ZhexinLiang / CLIP-LIT

[ICCV 2023, Oral] Iterative Prompt Learning for Unsupervised Backlit Image Enhancement
https://zhexinliang.github.io/CLIP_LIT_page/
269 stars 23 forks source link

Number of training iterations & choice of the best model #10

Open Atmyre opened 10 months ago

Atmyre commented 10 months ago

Hello,

I have the following questions:

  1. In the paper you said that the total number of training iterations is set to 50k. In default parameters of training in the code num_epochs is set to 3000. How does the total number of iterations relate to num_epochs?
  2. How did you choose the final model? When I run training it seems that results produced on each round differ really much. Did you choose the last model or the best by some metric?

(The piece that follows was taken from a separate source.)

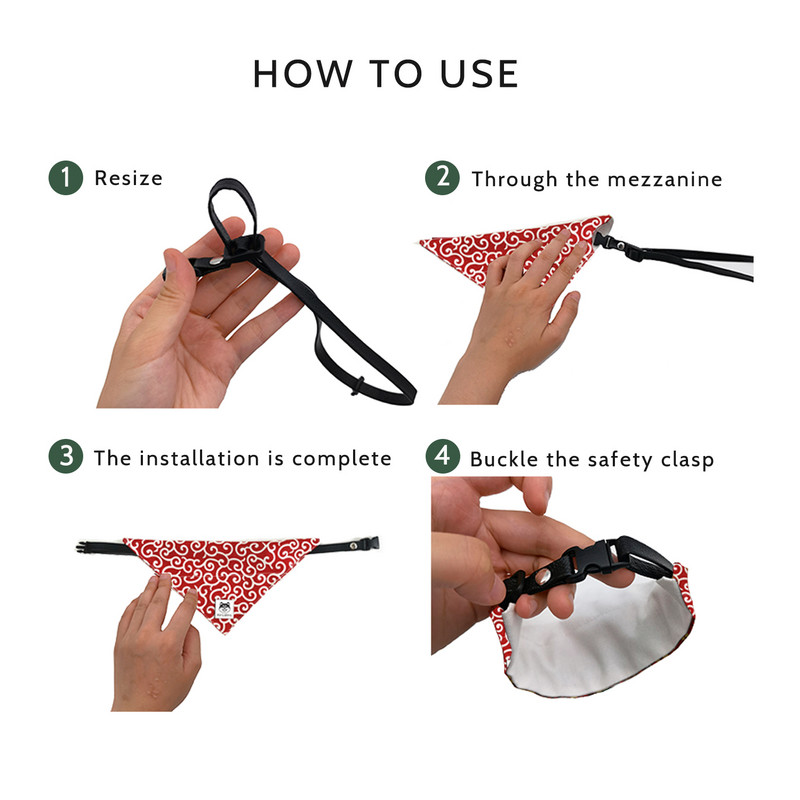 HOW TO USE

1 Resize

2 Through the mezzanine

3 The installation is complete

4 Buckle the safety clasp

I would really appreciate your answers

ZhexinLiang commented 10 months ago

Hi, thanks for your interest in our paper.

  1. The num_epochs is set to 2000 in the default code (train.py) and higher in the readme.md as 3000 to ensure the model converges if the user wants to train from scratch. And if you set batch size as 16, for 368 images, 50K iterations is about 2174 epochs. If you set batch size as 8, for 368 images, 50K iterations is about 1087 epochs. You can change it based on the batch size you set. And for training from the initial model I provided, you can only set num_epochs to 1000 or even less.
  2. I tried a few models and chose the model with the best metrics (e.g. the loss) (In my experiments, the last is the best most of the time). You can also choose the model in terms of results that looks best in folder "./train0/result_train0/" by default.

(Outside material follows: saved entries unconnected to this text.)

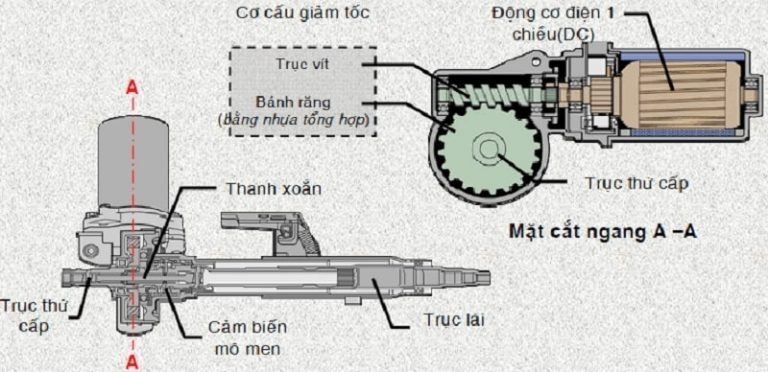 Cơ cấu giảm tốc

Động cơ điện 1 chiều(DC)

Trục vít

Bánh răng
(bằng nhựa tổng hợp)

A

Thanh xoắn

Trục thứ cấp

Mặt cắt ngang A –A

Trục thứ cấp

Cảm biến mô men

Trục lái

A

Sorry for the late response. I am working on my next project. Feel free to ask in this issue if you have more questions.

Atmyre commented 8 months ago

Hello again,

May I also ask why you used DIV2K_384 images as gt for training, not BAID_380/resize_gt ?

ZhexinLiang commented 8 months ago

Hi @Atmyre,

Our method operates an unsupervised manner, which means it does not require any paired data and offers a better generalization ability rather than overfitting to the specific dataset.

Shuffling the BAID_380/resize_gt as GT can also achieve "unpaired" data. However, since the BAID_380/resize_gt are manually retouched and may not represent the distribution of real images accurately, we choose DIV2K dataset instead. You can also try to use other well-lit image dataset as GT if needed.

If you still choose to use BAID_380/resize_gt as GT, it might improve performance on the BAID test dataset but could worsen performance on the Backlit300 test dataset compared to our current checkpoint, as the model might learn to overly adapt to the BAID dataset.

To emphasize, one of our motivations is to propose a framework for training models in situations where obtaining real ground truth data is not feasible.

Feel free to discuss with me if you have any other questions.

Atmyre commented 8 months ago

Thanks for your help!